The Error is ’ cudnn RNN backward can only be called in training mode.’
I’m doing a DDPG with LSTM network. Part of the code is shown blow.
It works fine on CPU but when run on GPU, it reports the error.
But! As you can see that I’ve ready set the critic network to train mode, why it still reports error literally four lines after that??
self.target_critic.eval()
self.critic.eval()
target_actions=self.target_actor.forward(new_state)
critic_value_=self.target_critic.forward(new_state,target_actions)
critic_value=self.critic.forward(state,action)
target=[]
for j in range(self.batch_size):
target.append(reward[j]+self.gamma*critic_value_[j]*done[j])
target=T.tensor(target).to(self.critic.device)
target=target.view(self.batch_size,1)
self.critic.train()
self.critic.optimizer.zero_grad()
critic_loss=F.mse_loss(target,critic_value)
critic_loss.backward()
self.critic.optimizer.step()
I checked the .training boolean value and confirmed that all my networks are in training mode.
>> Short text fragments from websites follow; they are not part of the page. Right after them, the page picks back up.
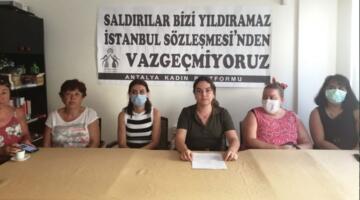 Antalya Kadın Platformu: Saldırılar bizi yıldıramaz, İstanbul Sözleşmesi’nden vazgeçmiyoruz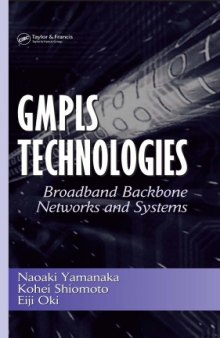 GMPLS Technologies: Broadband Backbone Networks and Systems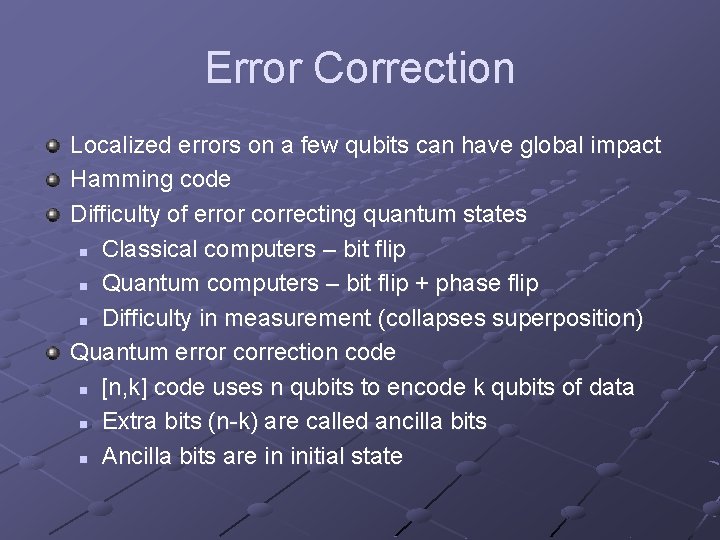 Error Correction Localized errors on a few qubits can have global impact Hamming code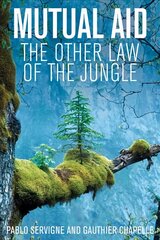 Mutual Aid: The Other Law of the Jungle: The Other Law of the Jungle kaina ir informacija | Socialinių mokslų knygos | pigu.lt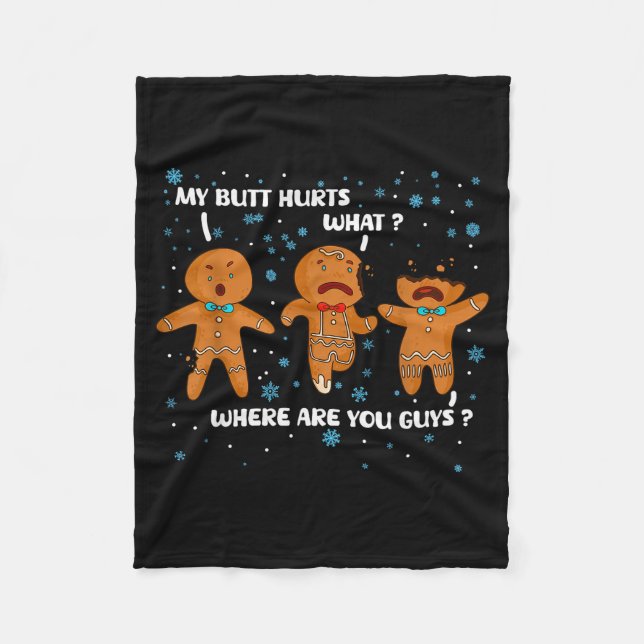 Manta Polar Gingerbread Man Cookie My Butt Hurts Funny Christm (Anverso)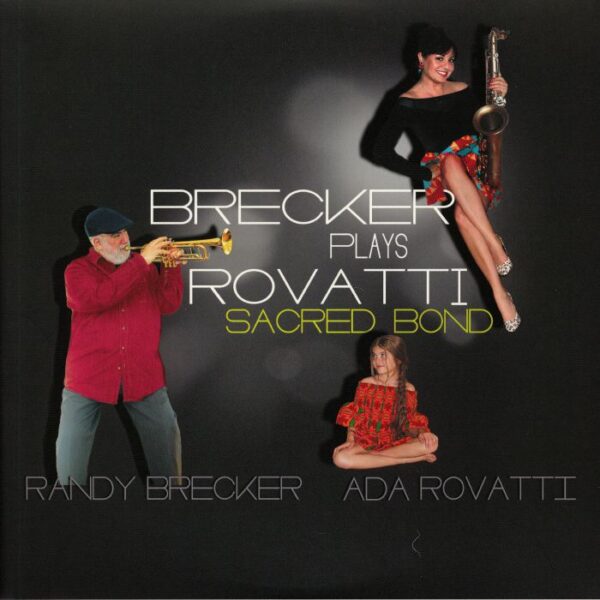 RANDY BRECKER - ADA ROVATTI - SACRED BOND - BRECKER PLAYS ROVATTI PLAK ÖN
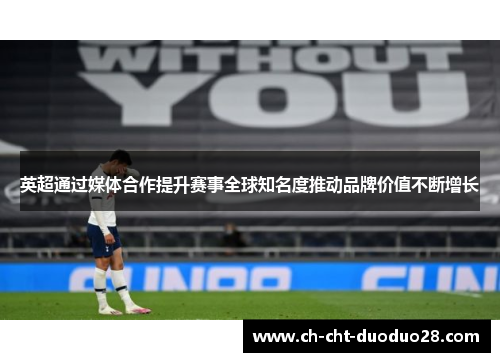 英超通过媒体合作提升赛事全球知名度推动品牌价值不断增长 英超通过媒体合作提升赛事全球知名度推动品牌价值不断增长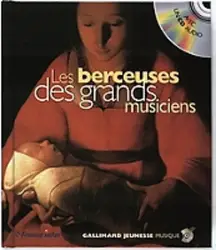 livre les berceuses des grands musiciens : les vingt plus belles berceuses du grand répertoire classique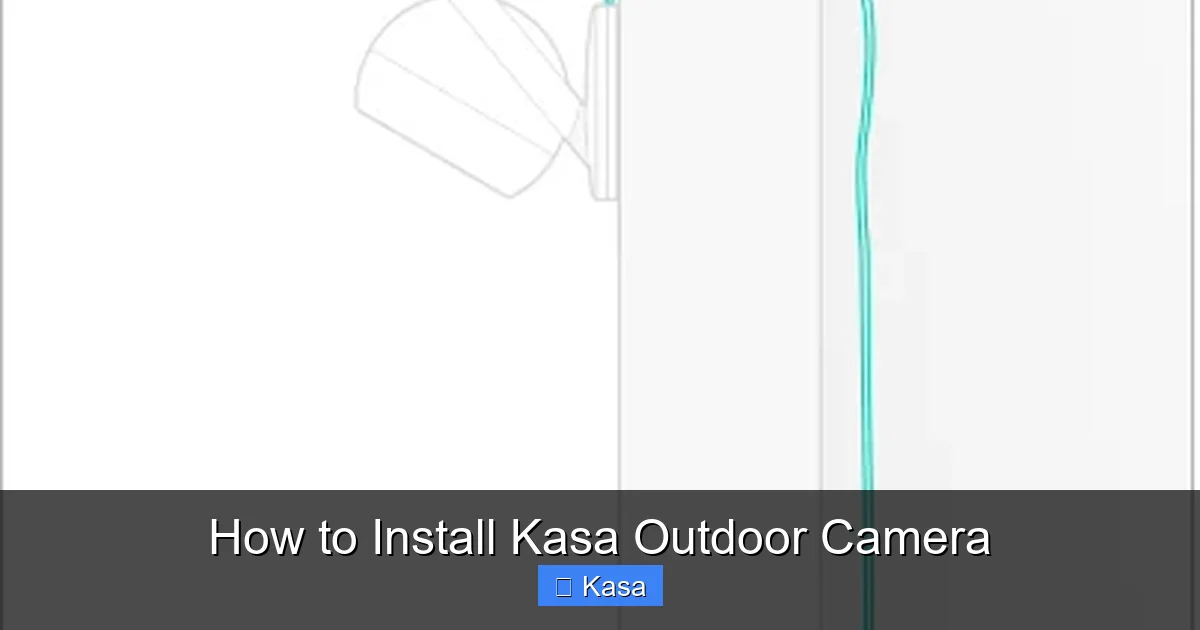 How to Install Kasa Outdoor Camera
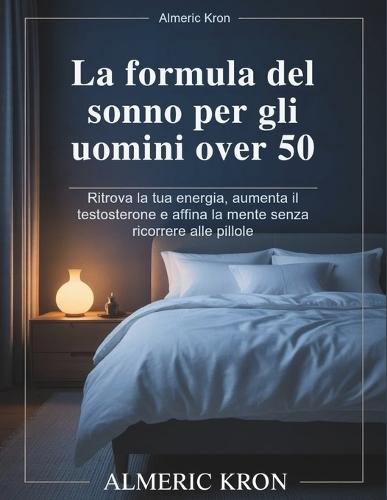 La formula del sonno per gli uomini over 50: Ritrova la tua energia, aumenta il testosterone e affina la mente senza ricorrere alle pillole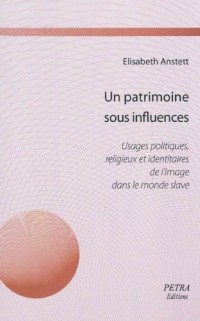 Un Patrimoine Sous Influences. Usages Politiques, Religieux et Identitaires de l'Image Dans le Monde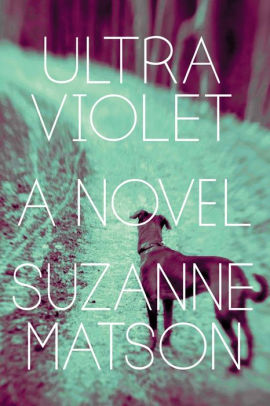 Ultraviolet A Novel By Suzanne Matson Paperback Barnes Noble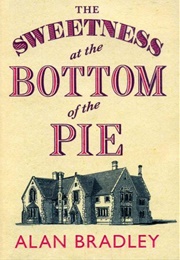 The Sweetness at the Bottom of the Pie (Alan Bradley)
Yet it still reports the issue
When you call .eval() on a model… it’s telling the model it is not going to be training anymore… as I understand anyway.
I am not sure you can switch from train mode to eval mode like your code is demonstrating… and I’d follow the lead of most examples and separate the two loops entirely into separate files
I’m facing the exact same issue in PyTorch when training a model with reinforcement learning. It works fine in CPU, but throws this error when training with GPU.
cudnn RNN backward can only be called in training mode
I have also set my model back to train() mode after calling eval() mode once. I have also tried setting torch.backends.cudnn.enabled=False. The error still remains. Is there any update on this issue? What is the solution?
Disabling cudnn should work, so could you recheck it?
The suggested solutions are given in the previous post, which all point towards either leaving the cudnn RNN in training mode or disabling cudnn (for this layer).
I have rechecked it - disabling cudnn did not work for me. However, leaving the model in train() mode rather than switching between train() and eval() did the trick for me. This trick had to be applied only when training the model in GPU - in CPU the switch from eval() to train() works perfectly fine. Thanks for the suggestion!
One question though - I tried disabling cudnn just before I call the backward() function. Is that a reason for it not working? Should I disable it at the point where the training process begins?